Kevin Day [Tue, 30 Jul 2019 01:35:02 +0000 (20:35 -0500)]
Update: add build_libraries_fll build setting
Add a new parameter to make it easier to switch between individual compilation, level compilation, and monolithic compilation.
This parameter will only be used for fll-specific libraries.
For programs (aka: "level 3") commented out examples for linking against level-based and monolithic are provided.
The configurations can then be easily swapped out by a couple of simple sed statements, such as:
- sed -i -e 's|^build_libraries_fll\>|#&|g' data/build/settings
- sed -i -e 's|^#build_libraries_fll-level\>|build_libraries_fll|g' data/build/settings
The above example will switch to the level based compiling, while disabling the individual compiling.

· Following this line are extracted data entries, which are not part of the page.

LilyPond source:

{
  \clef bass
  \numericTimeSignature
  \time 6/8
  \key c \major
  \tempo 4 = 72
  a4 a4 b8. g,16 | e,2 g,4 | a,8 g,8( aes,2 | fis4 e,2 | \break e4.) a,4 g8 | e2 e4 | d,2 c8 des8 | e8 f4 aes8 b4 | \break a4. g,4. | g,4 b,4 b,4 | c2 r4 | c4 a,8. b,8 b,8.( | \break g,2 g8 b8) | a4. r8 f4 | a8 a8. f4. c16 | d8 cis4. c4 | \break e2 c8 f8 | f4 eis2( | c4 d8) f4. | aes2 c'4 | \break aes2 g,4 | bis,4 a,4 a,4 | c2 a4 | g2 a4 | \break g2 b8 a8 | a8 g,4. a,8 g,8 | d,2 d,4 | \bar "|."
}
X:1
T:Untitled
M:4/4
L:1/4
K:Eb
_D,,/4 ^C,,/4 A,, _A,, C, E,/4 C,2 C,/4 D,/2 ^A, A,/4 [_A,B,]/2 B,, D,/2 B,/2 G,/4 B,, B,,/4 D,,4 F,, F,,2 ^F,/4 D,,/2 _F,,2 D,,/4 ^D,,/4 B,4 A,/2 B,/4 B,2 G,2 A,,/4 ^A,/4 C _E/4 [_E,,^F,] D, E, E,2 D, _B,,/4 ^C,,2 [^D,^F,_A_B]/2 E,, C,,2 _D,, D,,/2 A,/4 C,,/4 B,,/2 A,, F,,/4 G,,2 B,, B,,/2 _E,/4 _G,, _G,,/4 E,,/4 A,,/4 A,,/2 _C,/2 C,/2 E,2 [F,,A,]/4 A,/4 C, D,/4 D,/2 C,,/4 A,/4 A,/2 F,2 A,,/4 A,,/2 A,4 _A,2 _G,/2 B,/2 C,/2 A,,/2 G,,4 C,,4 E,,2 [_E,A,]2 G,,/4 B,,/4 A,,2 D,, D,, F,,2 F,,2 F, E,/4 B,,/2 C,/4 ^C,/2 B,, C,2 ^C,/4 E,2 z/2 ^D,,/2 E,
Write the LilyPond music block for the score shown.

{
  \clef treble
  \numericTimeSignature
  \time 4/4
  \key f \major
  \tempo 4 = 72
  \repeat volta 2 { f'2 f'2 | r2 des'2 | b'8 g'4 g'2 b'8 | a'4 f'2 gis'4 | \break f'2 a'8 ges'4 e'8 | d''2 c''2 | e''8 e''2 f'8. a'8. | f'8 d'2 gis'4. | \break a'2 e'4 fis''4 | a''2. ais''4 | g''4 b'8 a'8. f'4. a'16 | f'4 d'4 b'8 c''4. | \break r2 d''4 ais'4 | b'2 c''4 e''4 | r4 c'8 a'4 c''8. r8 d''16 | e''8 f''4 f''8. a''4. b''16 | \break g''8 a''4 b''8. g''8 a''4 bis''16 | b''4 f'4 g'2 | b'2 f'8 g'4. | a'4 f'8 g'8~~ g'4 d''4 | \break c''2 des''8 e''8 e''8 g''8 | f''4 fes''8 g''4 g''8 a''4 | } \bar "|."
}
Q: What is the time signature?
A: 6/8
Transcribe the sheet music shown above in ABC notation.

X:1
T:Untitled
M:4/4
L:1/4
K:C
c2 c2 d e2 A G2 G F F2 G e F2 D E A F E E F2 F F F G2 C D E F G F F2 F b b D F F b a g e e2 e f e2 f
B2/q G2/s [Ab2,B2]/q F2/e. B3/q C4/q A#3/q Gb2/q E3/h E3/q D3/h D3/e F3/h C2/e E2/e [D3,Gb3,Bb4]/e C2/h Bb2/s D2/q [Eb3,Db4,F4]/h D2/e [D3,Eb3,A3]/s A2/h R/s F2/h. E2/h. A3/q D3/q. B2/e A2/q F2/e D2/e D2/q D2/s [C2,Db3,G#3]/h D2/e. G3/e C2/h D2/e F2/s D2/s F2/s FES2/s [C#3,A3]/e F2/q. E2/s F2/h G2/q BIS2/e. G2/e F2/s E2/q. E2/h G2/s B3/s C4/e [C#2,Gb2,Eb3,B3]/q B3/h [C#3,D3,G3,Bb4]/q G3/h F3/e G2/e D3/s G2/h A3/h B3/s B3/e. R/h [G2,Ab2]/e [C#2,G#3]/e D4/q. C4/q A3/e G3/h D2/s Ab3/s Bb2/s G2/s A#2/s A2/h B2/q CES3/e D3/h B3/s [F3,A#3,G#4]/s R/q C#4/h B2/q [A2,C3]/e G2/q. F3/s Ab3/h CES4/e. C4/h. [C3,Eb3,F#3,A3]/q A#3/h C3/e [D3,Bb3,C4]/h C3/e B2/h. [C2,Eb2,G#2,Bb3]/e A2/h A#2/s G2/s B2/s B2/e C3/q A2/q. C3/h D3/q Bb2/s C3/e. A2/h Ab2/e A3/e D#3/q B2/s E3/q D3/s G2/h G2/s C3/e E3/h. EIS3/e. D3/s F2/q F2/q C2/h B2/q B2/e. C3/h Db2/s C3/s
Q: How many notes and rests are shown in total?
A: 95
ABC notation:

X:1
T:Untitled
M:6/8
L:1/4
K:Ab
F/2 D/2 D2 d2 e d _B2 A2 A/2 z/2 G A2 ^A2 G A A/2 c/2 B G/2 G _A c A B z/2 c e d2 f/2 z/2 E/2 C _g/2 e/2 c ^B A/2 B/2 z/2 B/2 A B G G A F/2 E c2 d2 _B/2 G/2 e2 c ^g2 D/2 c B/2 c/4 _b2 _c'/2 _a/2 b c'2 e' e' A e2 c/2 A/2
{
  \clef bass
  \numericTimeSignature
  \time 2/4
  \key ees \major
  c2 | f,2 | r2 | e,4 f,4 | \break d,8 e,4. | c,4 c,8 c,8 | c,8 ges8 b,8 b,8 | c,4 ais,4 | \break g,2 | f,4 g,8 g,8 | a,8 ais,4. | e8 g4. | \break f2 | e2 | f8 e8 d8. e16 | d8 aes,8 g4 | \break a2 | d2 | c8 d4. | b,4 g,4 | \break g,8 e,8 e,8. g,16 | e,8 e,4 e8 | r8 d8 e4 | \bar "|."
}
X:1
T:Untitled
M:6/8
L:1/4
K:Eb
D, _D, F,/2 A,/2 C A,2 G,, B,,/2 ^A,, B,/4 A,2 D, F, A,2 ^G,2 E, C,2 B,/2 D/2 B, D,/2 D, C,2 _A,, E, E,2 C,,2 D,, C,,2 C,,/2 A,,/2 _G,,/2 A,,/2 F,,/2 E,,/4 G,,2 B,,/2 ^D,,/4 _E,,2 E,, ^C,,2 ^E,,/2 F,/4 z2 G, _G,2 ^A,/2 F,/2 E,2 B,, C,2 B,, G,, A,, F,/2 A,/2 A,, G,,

The level based compiling compiles each of the levels 0, 1, and 2 as a single library for each level, resulting in libraries such as:
- libfll_0-0.5.0.so
- libfll_1-0.5.0.so
- libfll_2-0.5.0.so
The monolithic based compiling compiles all of the levels 0, 1, and 2 as a single library, resulting in libraries such as:
- libfll-0.5.0.so
The standard names of individual, level, and monolithic do not overlap by default and can therefoe be installed side-by-side.
Kevin Day [Mon, 29 Jul 2019 04:01:42 +0000 (23:01 -0500)]
Feature: work directory support
Work Directory provides an easier way for developers to compile and test a particular set of FLL libraries and programs without conflicting with the host system.
If the host system has some version of the FLL project installed, the versions in the work directory will be used instead of the system directories.
Specifying the work directory is done via the '-w' or '--work_directory' commands.
To better achieve this functionality in the install.sh script, four new additional parameters were created:
- --libraries-static
- --libraries-shared
- --programs-static
- --programs-shared
These provide additional relative or absolute paths for installing the programs and libraries into.
The relative paths for --libraries-static and --libraries-shared is the library directory (which can be specified via --libdir).
The relative paths for --programs-static and --programs-shared is the program directory (which can be specified via --bindir).
Kevin Day [Mon, 29 Jul 2019 01:34:08 +0000 (20:34 -0500)]
Cleanup: private firewall files do not need to be #ifdef wrapped
The #ifdef wrappers are intended for custom overrides, which should apply only to functions treated as "public".
These firewall files beginning with private- are private and do not need these wrappings.
Kevin Day [Sun, 28 Jul 2019 22:02:49 +0000 (17:02 -0500)]
Bugfix: install script destination parameters not being respected
I used the wrong name in the grab_next variable when designating to grab the next includedir and libdir.
There is also a mistake where I was copying the destination_prefix onto itself.
Kevin Day [Sun, 28 Jul 2019 21:48:42 +0000 (16:48 -0500)]
Update: always return 1 on failure
There were some cases where exit is not being called and other cases where exit 0 is being called.
Make sure that exit 1 is called on error so that this script can then be scriptable.
Kevin Day [Sat, 27 Jul 2019 21:31:09 +0000 (16:31 -0500)]
Security: set default policy to DROP after deleting chains
Performing numerous syscalls can by slow.
During this time, if the default behavior is open, then unwanted packets may make it through.
By dropping by default, these packets will not go through.